I don't believe in coincidence.

then there are times he doesn't give the answer you want.
 
It's great that you received medical benefit from your experience, but to assume that God intervenes your behalf when things go well is a tad worrisome to me. If God is really pulling the levers of luck and chance, and paying out a jackpot to those who pray the hardest, it really comes back to the age-old question: Why do bad things happen to good/devout people, while good things happen to bad people?

For that matter, God has never in recorded history healed someone with a condition that is physically impossible to recover from. It's a though there's a cap on what types of injuries he's willing to 'intervene' on.

He made the blind to see and the lame to walk.
He healed the leapers and brought life to people that were dead.

it has all been recorded in 4 different books.

I know people that have had cancer and cured and it never came back.

Why do bad things happen to good/devout people, while good things happen to bad people?
Because the world is sinful and bad things happen. I can do all things through Christ that strengthens me.
Some times bad things happen and God reveals his mercy and grace at the end.
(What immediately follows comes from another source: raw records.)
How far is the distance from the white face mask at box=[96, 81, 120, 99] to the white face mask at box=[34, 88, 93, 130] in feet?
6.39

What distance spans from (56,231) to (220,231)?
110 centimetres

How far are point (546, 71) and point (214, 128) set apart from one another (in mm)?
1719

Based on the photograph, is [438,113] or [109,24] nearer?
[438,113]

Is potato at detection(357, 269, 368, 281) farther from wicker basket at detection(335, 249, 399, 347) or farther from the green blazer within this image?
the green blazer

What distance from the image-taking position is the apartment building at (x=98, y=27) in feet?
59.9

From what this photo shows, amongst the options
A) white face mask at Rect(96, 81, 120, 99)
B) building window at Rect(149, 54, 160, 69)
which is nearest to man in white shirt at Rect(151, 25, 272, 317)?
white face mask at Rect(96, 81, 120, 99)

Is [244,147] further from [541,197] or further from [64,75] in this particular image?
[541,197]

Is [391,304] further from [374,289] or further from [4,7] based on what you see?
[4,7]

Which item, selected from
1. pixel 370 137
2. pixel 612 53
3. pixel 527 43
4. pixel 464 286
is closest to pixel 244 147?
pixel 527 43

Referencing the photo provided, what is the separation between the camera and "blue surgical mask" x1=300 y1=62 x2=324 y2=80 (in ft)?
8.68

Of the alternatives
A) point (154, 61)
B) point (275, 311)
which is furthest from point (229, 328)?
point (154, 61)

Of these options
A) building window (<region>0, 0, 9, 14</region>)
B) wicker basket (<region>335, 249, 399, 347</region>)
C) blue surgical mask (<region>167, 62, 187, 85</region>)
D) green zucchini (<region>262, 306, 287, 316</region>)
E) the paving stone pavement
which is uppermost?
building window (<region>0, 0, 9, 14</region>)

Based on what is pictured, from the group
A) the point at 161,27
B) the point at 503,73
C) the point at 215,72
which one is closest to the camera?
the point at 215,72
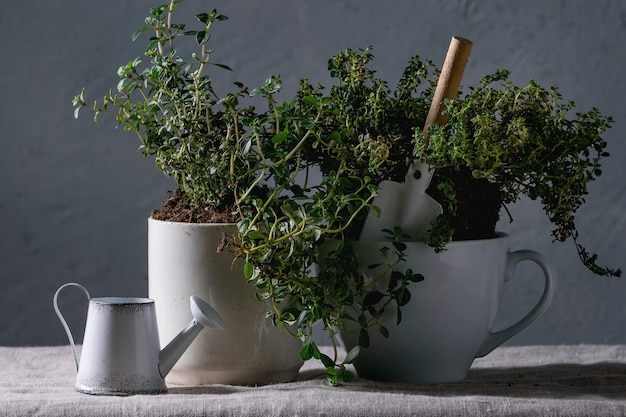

other times it is used to witness to others or to prep you to help someone else.
Good things happen to bad people? yep they. It is Gods mercy and grace that is poured out showing his love.

43 “You have heard that it was said, ‘You shall love your neighbor and hate your enemy.’ 44 But I say to you, Love your enemies and pray for those who persecute you, 45 so that you may be sons of your Father who is in heaven. For he makes his sun rise on the evil and on the good, and sends rain on the just and on the unjust.